-- RECORDS TO PROCESS --
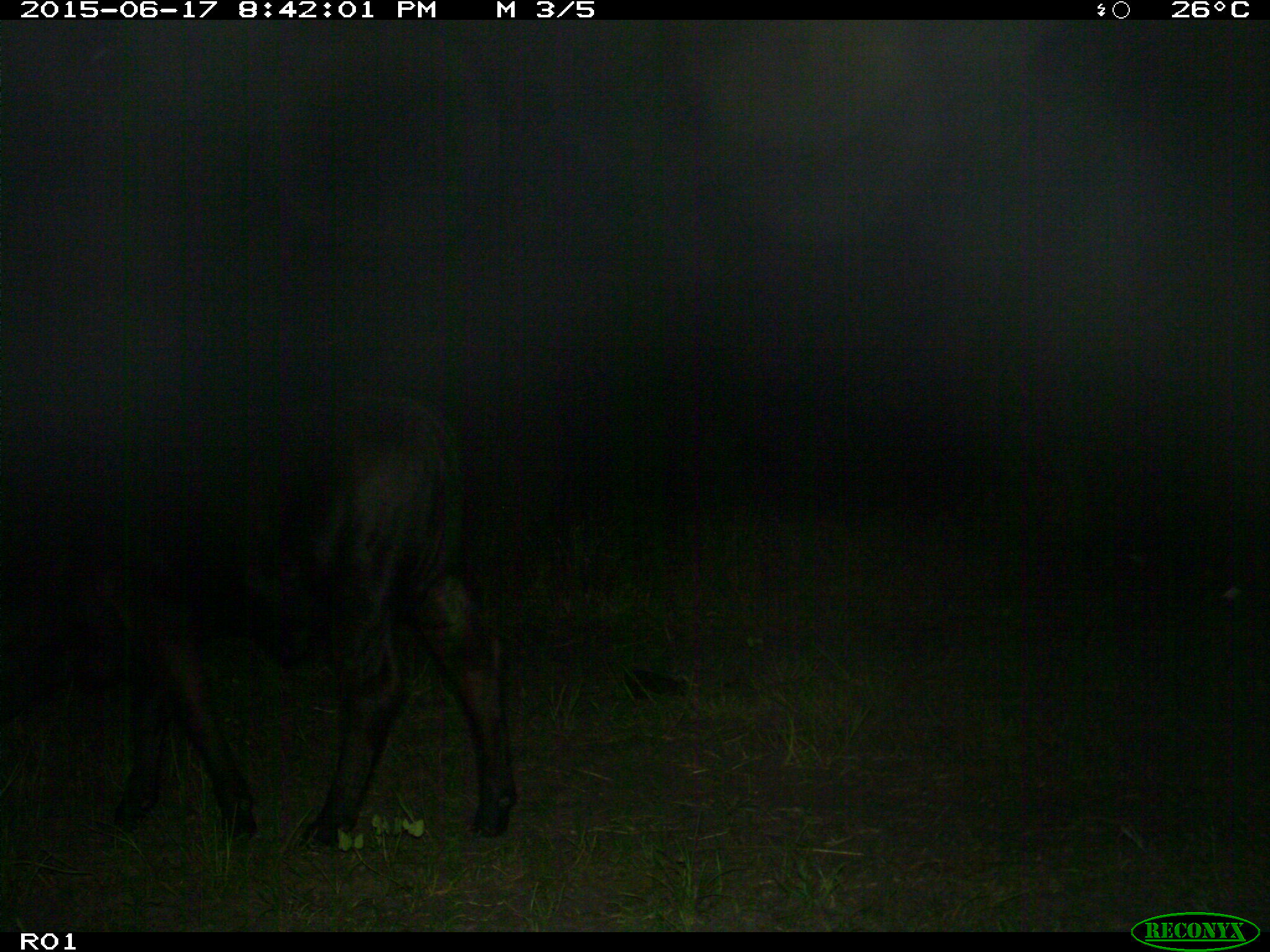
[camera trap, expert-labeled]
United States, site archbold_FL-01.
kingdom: Animalia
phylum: Chordata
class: Mammalia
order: Artiodactyla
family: Bovidae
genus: Bos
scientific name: Bos taurus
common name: domestic cow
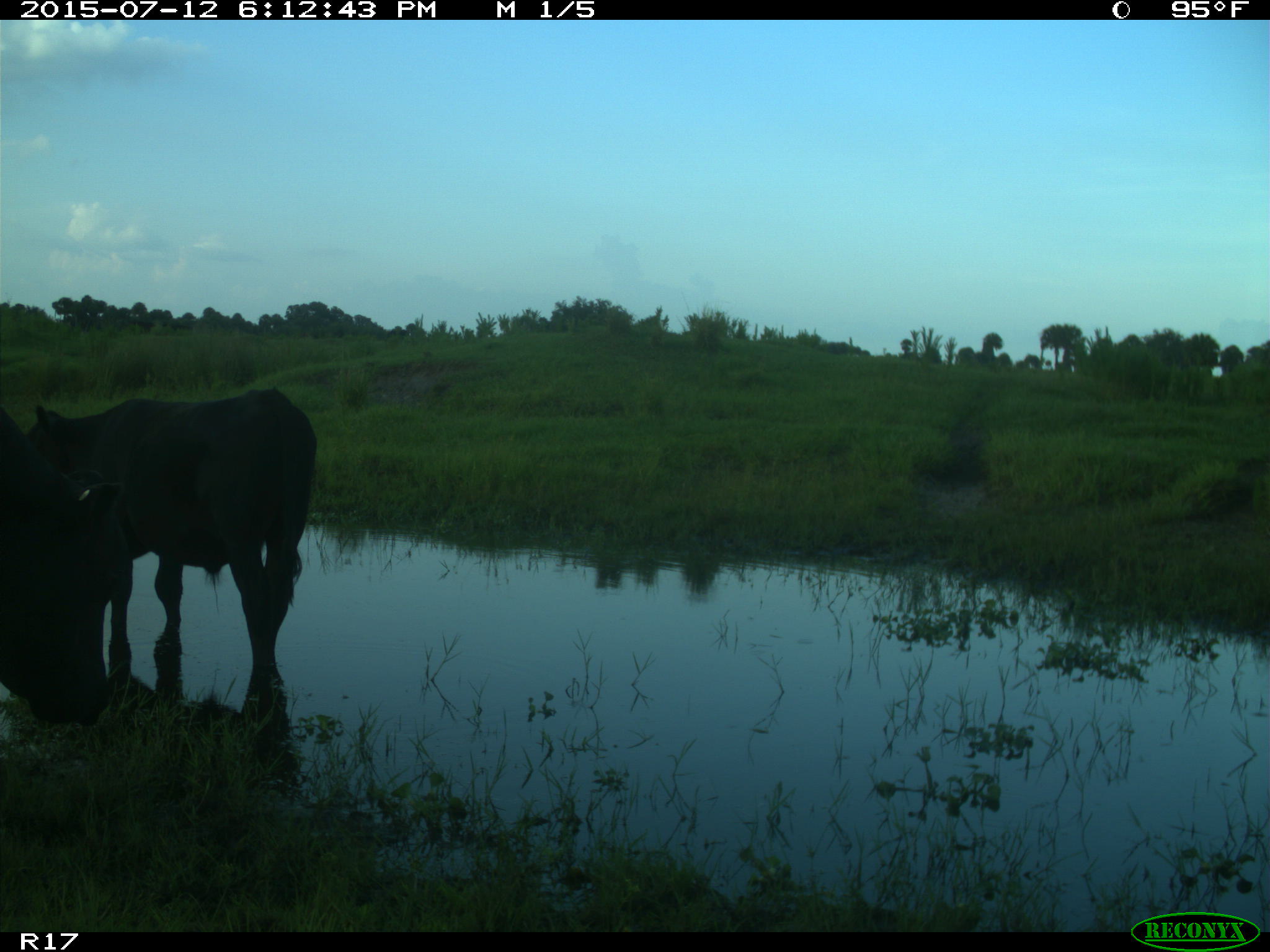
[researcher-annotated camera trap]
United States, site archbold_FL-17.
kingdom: Animalia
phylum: Chordata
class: Mammalia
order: Artiodactyla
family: Bovidae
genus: Bos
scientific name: Bos taurus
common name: domestic cow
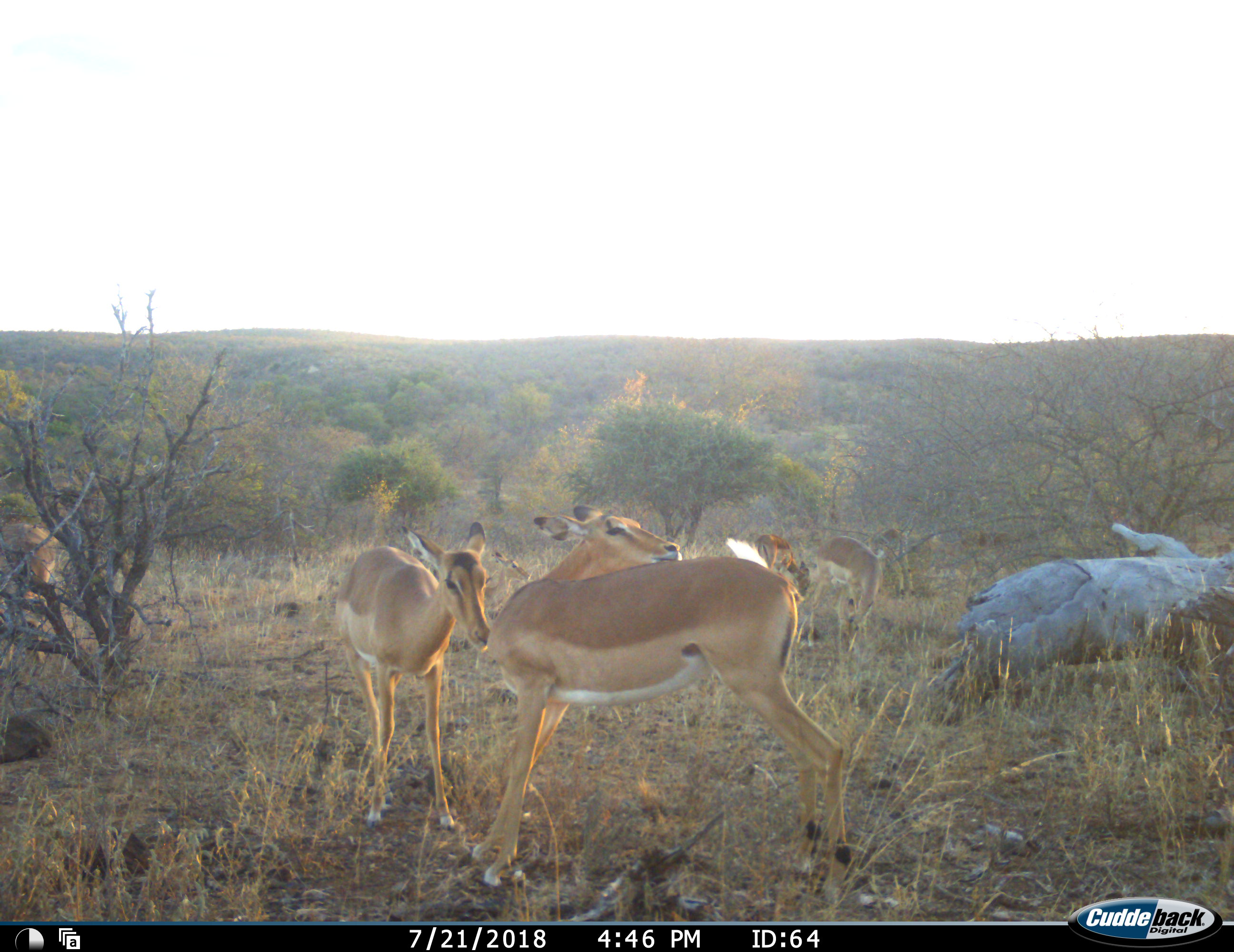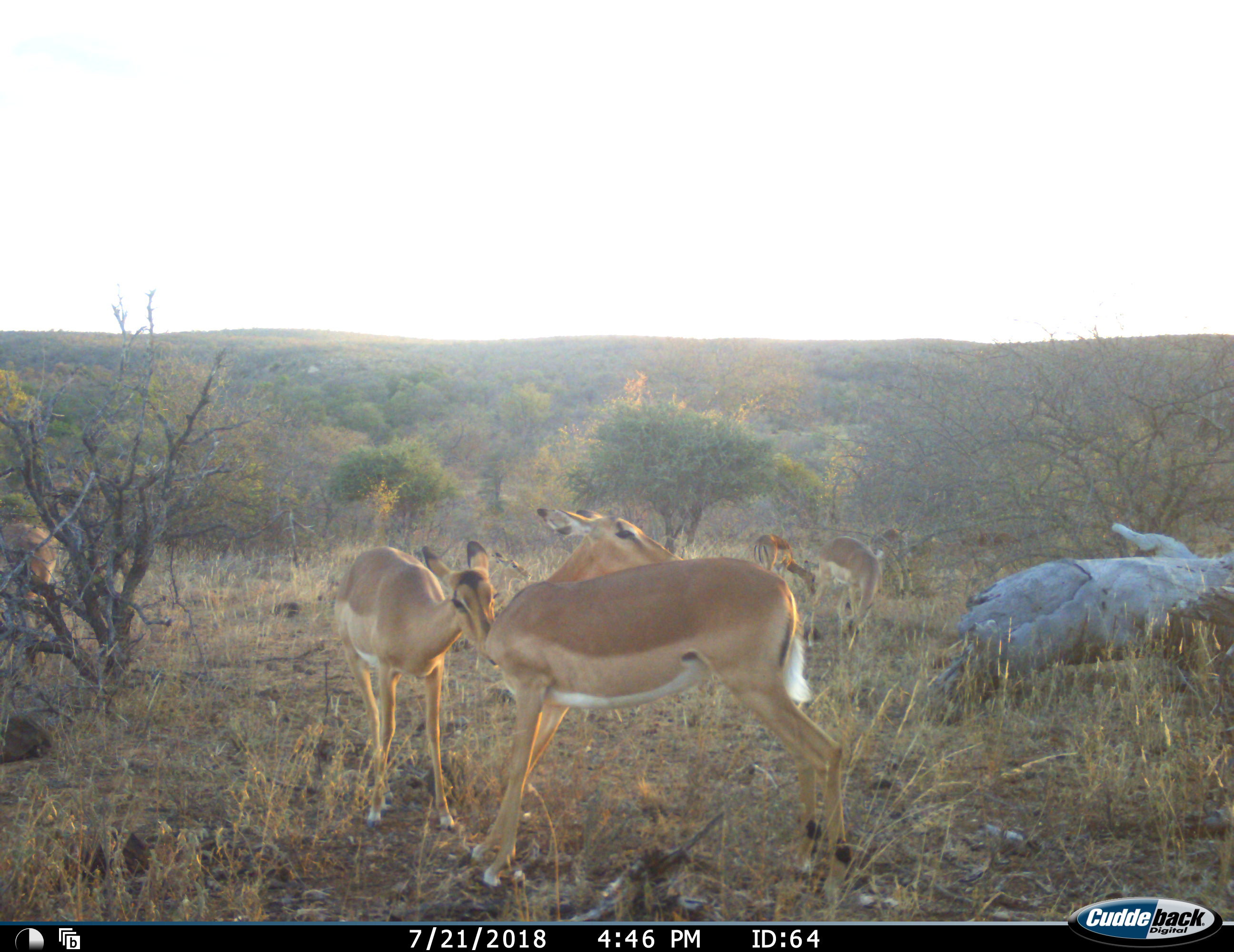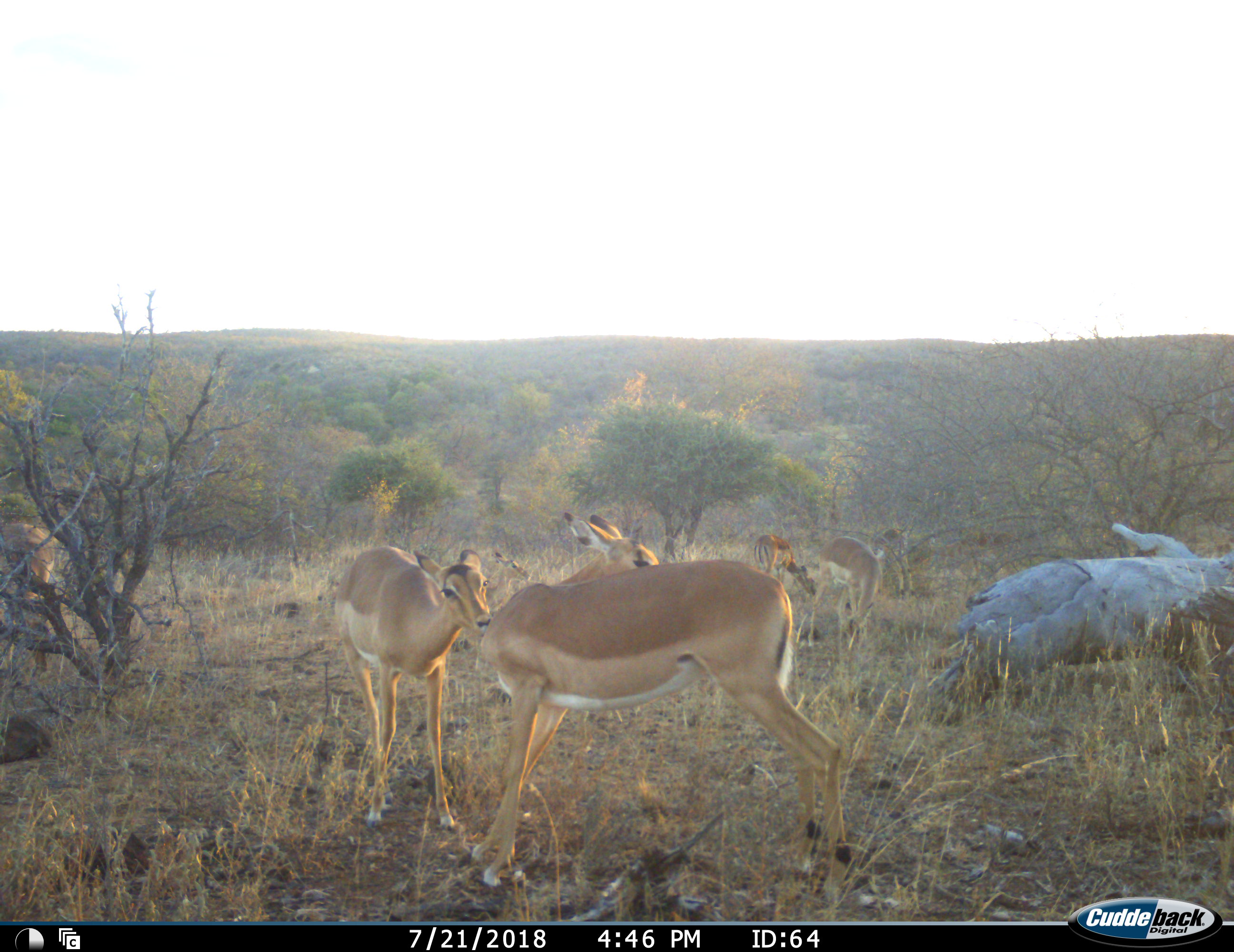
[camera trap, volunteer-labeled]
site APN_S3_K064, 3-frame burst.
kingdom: Animalia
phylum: Chordata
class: Mammalia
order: Artiodactyla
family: Bovidae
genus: Aepyceros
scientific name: Aepyceros melampus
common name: impala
Impala (Aepyceros melampus), count 6. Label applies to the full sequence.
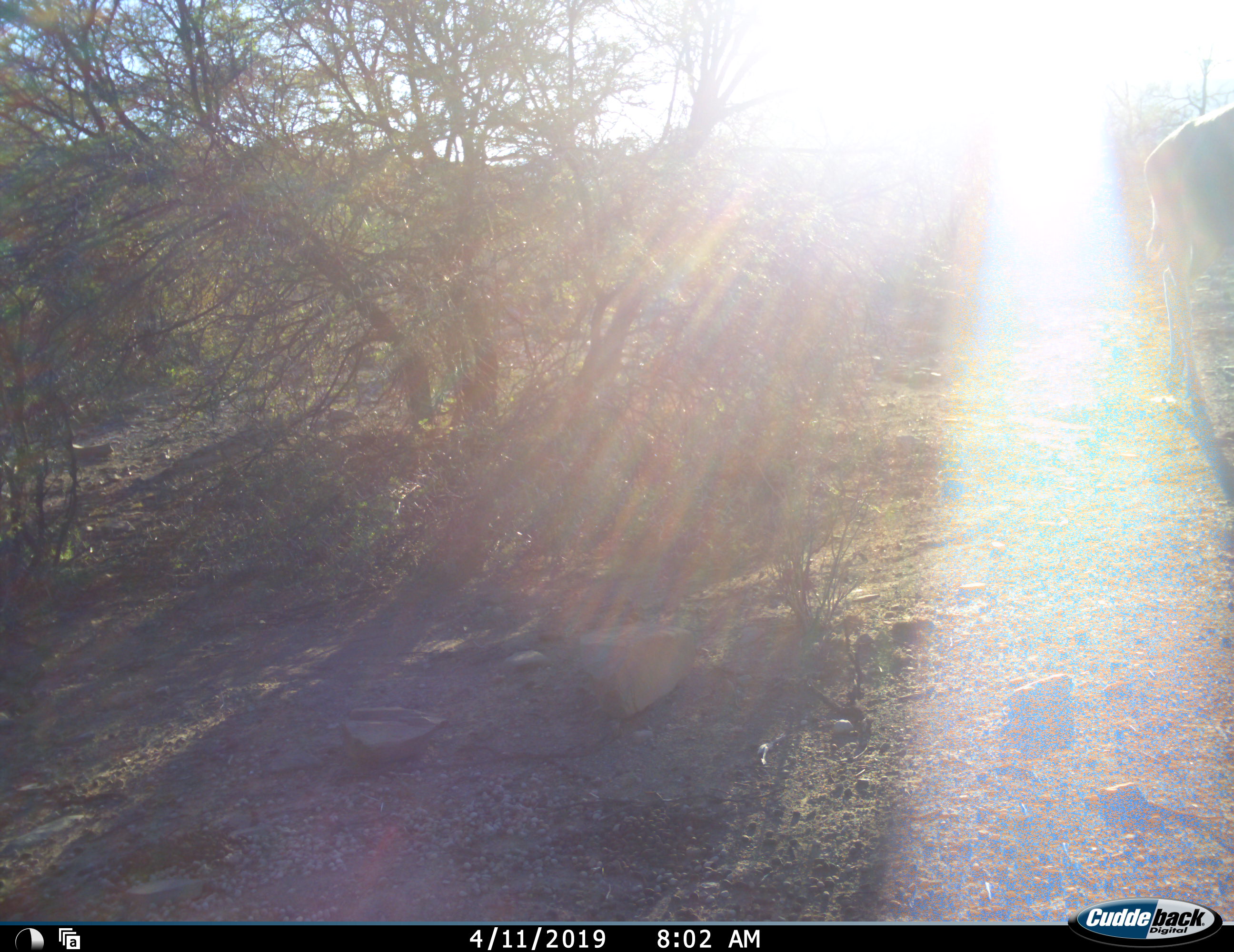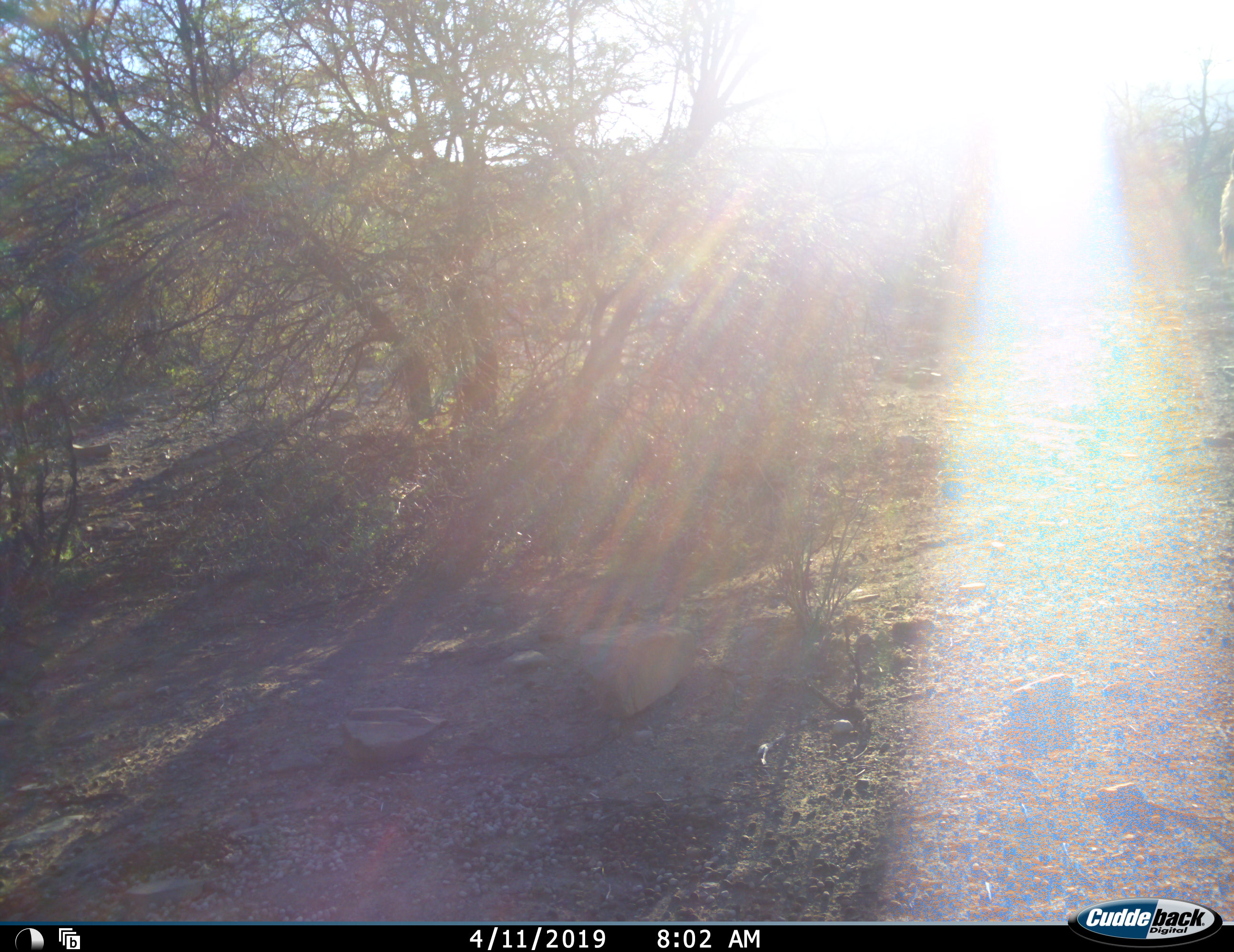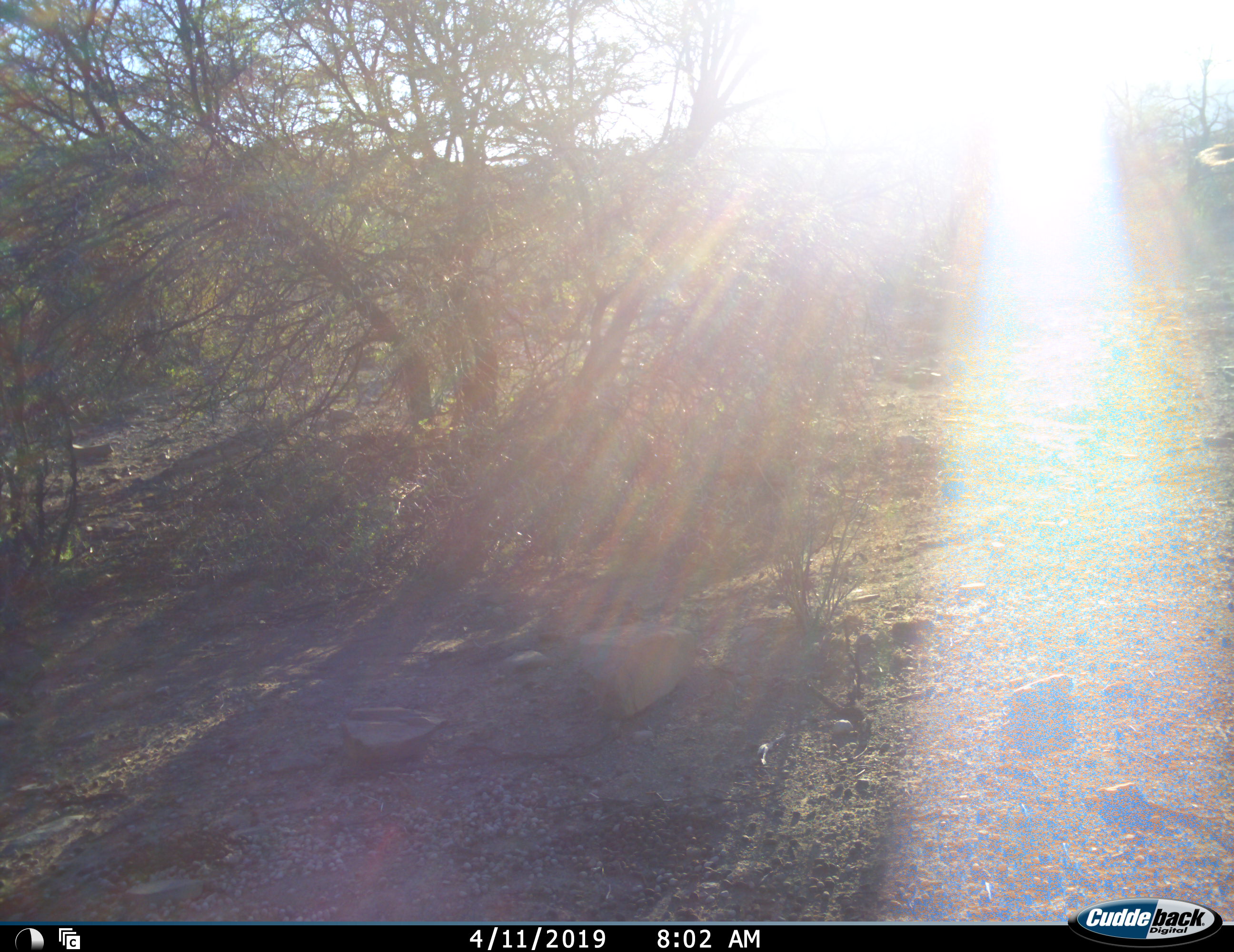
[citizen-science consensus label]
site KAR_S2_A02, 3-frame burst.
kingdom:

-- TASK PROMPT --
Without the images, write out all of the records exactly.

-- SOLUTION TO THIS EXERCISE --
[camera trap, expert-labeled]
United States, site archbold_FL-01.
kingdom: Animalia
phylum: Chordata
class: Mammalia
order: Artiodactyla
family: Bovidae
genus: Bos
scientific name: Bos taurus
common name: domestic cow
[researcher-annotated camera trap]
United States, site archbold_FL-17.
kingdom: Animalia
phylum: Chordata
class: Mammalia
order: Artiodactyla
family: Bovidae
genus: Bos
scientific name: Bos taurus
common name: domestic cow
[camera trap, volunteer-labeled]
site APN_S3_K064, 3-frame burst.
kingdom: Animalia
phylum: Chordata
class: Mammalia
order: Artiodactyla
family: Bovidae
genus: Aepyceros
scientific name: Aepyceros melampus
common name: impala
Impala (Aepyceros melampus), count 6. Label applies to the full sequence.
[citizen-science consensus label]
site KAR_S2_A02, 3-frame burst.
kingdom:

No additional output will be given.